[Input data Boundary: Start]
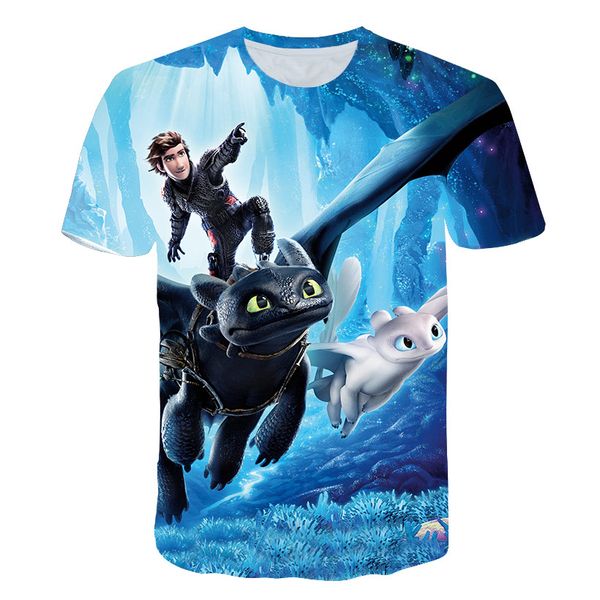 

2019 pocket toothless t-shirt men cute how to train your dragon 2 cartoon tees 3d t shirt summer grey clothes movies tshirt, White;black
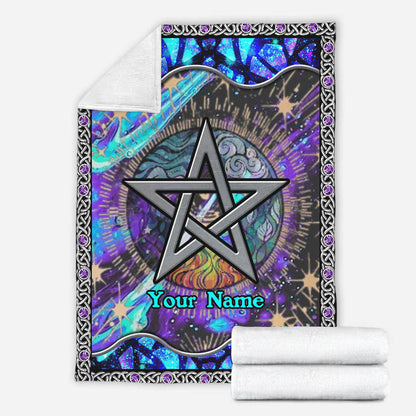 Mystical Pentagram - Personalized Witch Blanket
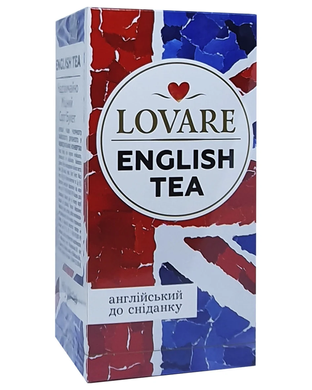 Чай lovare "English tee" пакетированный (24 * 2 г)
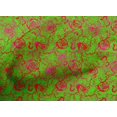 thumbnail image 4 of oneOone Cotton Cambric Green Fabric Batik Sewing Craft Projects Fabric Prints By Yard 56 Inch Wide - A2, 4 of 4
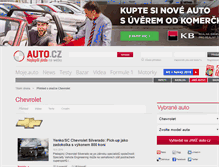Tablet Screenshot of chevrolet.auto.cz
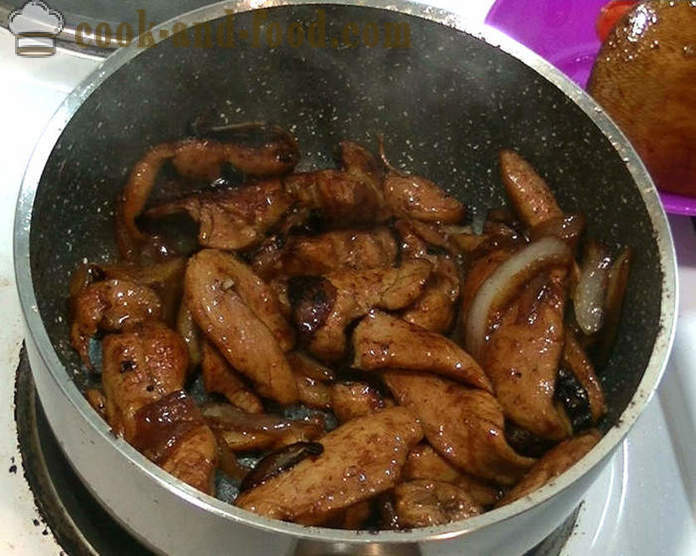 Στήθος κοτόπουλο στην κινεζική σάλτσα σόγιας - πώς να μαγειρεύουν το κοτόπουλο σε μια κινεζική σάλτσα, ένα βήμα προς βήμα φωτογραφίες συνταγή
[Input data Boundary: End]
* What the task requires: Omit the pictures and reproduce the listing exactly.

* Solution to the problem:
2019 pocket toothless t-shirt men cute how to train your dragon 2 cartoon tees 3d t shirt summer grey clothes movies tshirt, White;black
 Mystical Pentagram - Personalized Witch Blanket
 Чай lovare "English tee" пакетированный (24 * 2 г)
 thumbnail image 4 of oneOone Cotton Cambric Green Fabric Batik Sewing Craft Projects Fabric Prints By Yard 56 Inch Wide - A2, 4 of 4
Tablet Screenshot of chevrolet.auto.cz
 Στήθος κοτόπουλο στην κινεζική σάλτσα σόγιας - πώς να μαγειρεύουν το κοτόπουλο σε μια κινεζική σάλτσα, ένα βήμα προς βήμα φωτογραφίες συνταγή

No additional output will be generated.